В доме спасения на спуске Святой Анны творилось нечто невообразимое: жалобно стонали раненые, вповалку лежавшие прямо на полу – через них приходилось перешагивать, – а плотная толпа облепила Антонию, Катарину и других женщин, которые в мирное время кормили убогих и присматривали за ними: каждый тянул их к себе и требовал, чтобы прежде всего помощь была оказана его родственнику или другу. Антонио с помощью санитаров выгнал всех посторонних вон, поставил у дверей охрану, а сам принялся обрабатывать и перевязывать раны. Осколки снарядов отсекали пальцы и кисти, глубоко вонзались в тела; у одной женщины оторвало ногу. «Представить только, еще жива…» – подумал Антонио, держа у ее носа смоченную спиртом вату. Ее ждали страшные мучения: чем раньше она умрет, тем лучше будет. В ту минуту, когда женщина на руках Антонио испустила последний вздох, появился аптекарь. Он пришел из другого лазарета, где, по его словам, раненых было не меньше, и тут же распорядился вынести всех умерших – он отличал их с первого взгляда – в курятник. Это был единственный человек в Канудосе, хоть что-то смысливший в медицине, и с его приходом все приободрились и немного успокоились. Антонио Виланова отыскал Катарину. Она, что-то приговаривая вполголоса, держала мокрую тряпку на лбу у паренька с синей повязкой Католической стражи: у него была разворочена скула и выбит глаз. Паренек цеплялся за нее совсем по-детски.
– Жоан просил передать тебе… – сказал Антонио и повторил слова кангасейро. Катарина в ответ лишь едва заметно кивнула. Эта хрупкая, грустная, молчаливая женщина была для Антонио загадкой: она была набожна, ревностна, глубоко погружена в себя. Они с Жоаном жили на улице Младенца Иисуса в крохотной хибарке, втиснувшейся между двумя дощатыми домиками, и сторонились людей. Антонио много раз видел, как они ходили по полям за Мокамбо и вели какой-то нескончаемый разговор. «Ты увидишься с Жоаном?» – спросила она. «Может быть. Что ему сказать?» – «Скажи, что если он себя осуждает, то и я хочу себя осудить», – кротко произнесла Катарина.
Остаток ночи Антонио приспосабливал под лазарет два дома, стоявших у дороги на Жеремоабо: их хозяевам пришлось уйти к соседям. Расставляя кровати и топчаны, нося одеяла, воду, бинты, лекарства, он снова почувствовал, как сжимает сердце печаль.

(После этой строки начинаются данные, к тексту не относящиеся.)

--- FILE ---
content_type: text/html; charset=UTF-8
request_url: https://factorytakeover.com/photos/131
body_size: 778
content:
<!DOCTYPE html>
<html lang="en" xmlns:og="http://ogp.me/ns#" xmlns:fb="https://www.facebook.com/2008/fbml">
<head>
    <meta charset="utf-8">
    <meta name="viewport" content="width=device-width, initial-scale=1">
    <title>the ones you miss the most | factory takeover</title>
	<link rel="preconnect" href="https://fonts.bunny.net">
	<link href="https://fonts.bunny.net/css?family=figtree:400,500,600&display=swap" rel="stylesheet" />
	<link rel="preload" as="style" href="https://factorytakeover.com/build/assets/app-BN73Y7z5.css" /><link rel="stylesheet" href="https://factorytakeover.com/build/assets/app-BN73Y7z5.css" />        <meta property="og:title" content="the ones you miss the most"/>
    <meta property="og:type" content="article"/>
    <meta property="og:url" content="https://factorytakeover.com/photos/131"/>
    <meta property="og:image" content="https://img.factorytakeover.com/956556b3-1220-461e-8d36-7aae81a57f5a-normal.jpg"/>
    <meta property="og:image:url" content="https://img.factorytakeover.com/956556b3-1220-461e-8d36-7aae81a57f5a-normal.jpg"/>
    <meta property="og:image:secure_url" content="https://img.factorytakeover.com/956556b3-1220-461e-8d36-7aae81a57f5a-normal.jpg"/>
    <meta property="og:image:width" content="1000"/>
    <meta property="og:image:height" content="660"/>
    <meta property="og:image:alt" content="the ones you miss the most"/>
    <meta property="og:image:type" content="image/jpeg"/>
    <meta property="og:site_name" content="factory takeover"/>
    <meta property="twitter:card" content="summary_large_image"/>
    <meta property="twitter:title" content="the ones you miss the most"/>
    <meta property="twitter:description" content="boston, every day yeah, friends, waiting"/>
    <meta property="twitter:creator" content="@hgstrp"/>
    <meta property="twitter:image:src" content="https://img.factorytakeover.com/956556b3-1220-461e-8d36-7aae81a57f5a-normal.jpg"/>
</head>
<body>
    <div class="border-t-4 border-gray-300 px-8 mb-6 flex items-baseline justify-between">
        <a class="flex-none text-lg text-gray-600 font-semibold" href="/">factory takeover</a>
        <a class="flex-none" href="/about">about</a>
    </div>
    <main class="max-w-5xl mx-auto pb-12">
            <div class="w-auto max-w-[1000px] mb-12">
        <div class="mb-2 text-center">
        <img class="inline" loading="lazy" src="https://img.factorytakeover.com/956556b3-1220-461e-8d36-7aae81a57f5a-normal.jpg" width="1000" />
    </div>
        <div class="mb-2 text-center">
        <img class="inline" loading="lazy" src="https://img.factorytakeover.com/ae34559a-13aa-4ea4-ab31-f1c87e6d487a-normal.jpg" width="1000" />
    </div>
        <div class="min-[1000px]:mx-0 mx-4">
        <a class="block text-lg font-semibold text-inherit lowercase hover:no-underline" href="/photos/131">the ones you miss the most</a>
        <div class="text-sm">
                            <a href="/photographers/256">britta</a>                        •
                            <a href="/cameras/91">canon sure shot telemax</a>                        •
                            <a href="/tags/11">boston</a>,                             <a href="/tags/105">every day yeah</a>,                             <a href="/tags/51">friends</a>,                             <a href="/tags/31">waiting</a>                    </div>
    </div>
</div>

Сколько трудов было положено, чтобы здешняя земля опять стала кормить людей: сколько было вырыто оросительных канав, сколько удобрений внесено в эту каменистую почву, чтобы прижились на ней маис и фасоль, сахарный тростник и бобы, дыни и арбузы; сколько хлопот и тревог было с козами и коровами, как трудно было перегонять их из других мест, ходить за ними, сберегать приплод! Какая вера, какая самоотверженность и трудолюбие потребовались, чтобы эти поля и коррали обрели свой теперешний вид! А сейчас пушки разнесут все это, потом придут солдаты и покончат с теми, кто собрался здесь, чтобы жить так, как заповедано господом, чтобы помочь самим себе, раз больше не от кого ждать помощи… Усилием воли Антонио прогнал эти неотвязные мысли – они будили в нем гнев, от которого предостерегал Наставник. Подбежавший санитар сказал, что псы уже спускаются в долину.
Рассвело; заливались горны; склоны холмов, казалось, шевелятся от бесчисленных фигурок в красно-синих мундирах. Выхватив револьвер, Антонио со всех ног пустился к арсеналу на улице Кампо-Гранде и, добежав, успел увидеть, как в пятидесяти метрах от него цепи солдат выскакивают из воды и, стреляя, бросаются в траншею, которую обороняли люди старого Жоакина Макамбиры.